Produce a copy of every line in the records that holds the string "over".

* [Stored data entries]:
Segment Open
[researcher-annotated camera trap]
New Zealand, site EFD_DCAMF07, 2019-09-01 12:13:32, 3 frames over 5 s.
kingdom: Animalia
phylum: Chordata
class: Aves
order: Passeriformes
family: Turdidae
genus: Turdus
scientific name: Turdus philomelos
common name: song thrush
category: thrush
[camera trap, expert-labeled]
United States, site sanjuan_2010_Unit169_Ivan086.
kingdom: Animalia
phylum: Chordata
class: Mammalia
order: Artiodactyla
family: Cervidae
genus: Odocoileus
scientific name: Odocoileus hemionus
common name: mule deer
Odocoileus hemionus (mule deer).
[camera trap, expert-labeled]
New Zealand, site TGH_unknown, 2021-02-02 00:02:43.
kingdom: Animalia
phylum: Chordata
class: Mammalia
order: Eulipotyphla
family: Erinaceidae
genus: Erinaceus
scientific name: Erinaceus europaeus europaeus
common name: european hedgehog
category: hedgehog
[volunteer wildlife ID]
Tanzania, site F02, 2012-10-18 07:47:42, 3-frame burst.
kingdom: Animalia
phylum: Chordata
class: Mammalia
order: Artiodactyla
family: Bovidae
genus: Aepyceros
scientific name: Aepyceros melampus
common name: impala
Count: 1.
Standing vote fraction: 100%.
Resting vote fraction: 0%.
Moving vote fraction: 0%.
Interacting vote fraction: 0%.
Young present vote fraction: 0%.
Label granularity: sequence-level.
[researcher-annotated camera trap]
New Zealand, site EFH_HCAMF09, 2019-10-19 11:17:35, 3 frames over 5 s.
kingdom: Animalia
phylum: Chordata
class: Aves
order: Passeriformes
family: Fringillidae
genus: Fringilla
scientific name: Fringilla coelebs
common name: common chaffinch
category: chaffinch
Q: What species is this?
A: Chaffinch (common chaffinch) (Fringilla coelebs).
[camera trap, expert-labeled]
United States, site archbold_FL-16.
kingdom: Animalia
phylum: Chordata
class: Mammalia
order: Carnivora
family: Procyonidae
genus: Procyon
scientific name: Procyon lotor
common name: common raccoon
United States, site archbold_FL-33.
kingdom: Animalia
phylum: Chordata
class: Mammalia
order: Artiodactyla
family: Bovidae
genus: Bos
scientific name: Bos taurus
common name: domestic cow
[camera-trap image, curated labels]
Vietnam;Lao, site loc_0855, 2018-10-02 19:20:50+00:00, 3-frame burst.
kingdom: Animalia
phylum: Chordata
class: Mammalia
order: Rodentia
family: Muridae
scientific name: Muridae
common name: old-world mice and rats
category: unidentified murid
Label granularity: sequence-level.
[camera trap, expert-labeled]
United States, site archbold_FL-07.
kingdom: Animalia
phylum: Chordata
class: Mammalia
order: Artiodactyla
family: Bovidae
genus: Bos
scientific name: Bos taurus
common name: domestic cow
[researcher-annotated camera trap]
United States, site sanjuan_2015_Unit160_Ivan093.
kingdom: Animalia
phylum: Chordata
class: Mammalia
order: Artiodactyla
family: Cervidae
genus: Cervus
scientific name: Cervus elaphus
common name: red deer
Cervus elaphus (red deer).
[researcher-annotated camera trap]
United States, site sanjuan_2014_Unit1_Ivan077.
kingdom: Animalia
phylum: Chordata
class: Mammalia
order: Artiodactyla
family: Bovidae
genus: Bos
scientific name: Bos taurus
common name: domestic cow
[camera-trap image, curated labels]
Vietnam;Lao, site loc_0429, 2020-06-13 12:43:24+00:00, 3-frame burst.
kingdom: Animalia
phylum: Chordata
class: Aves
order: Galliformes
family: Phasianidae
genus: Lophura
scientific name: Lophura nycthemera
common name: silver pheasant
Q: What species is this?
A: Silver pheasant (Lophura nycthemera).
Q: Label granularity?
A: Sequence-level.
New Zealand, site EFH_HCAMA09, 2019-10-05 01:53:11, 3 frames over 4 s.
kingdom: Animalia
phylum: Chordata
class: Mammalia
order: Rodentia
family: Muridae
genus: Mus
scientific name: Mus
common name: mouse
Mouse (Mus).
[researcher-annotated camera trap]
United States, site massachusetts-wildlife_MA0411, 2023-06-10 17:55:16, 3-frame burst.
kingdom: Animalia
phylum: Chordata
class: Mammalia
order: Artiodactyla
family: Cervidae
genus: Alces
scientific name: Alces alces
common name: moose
Segment Closed
* [RESPONSE TO THIS EXERCISE]:
New Zealand, site EFD_DCAMF07, 2019-09-01 12:13:32, 3 frames over 5 s.
New Zealand, site EFH_HCAMF09, 2019-10-19 11:17:35, 3 frames over 5 s.
New Zealand, site EFH_HCAMA09, 2019-10-05 01:53:11, 3 frames over 4 s.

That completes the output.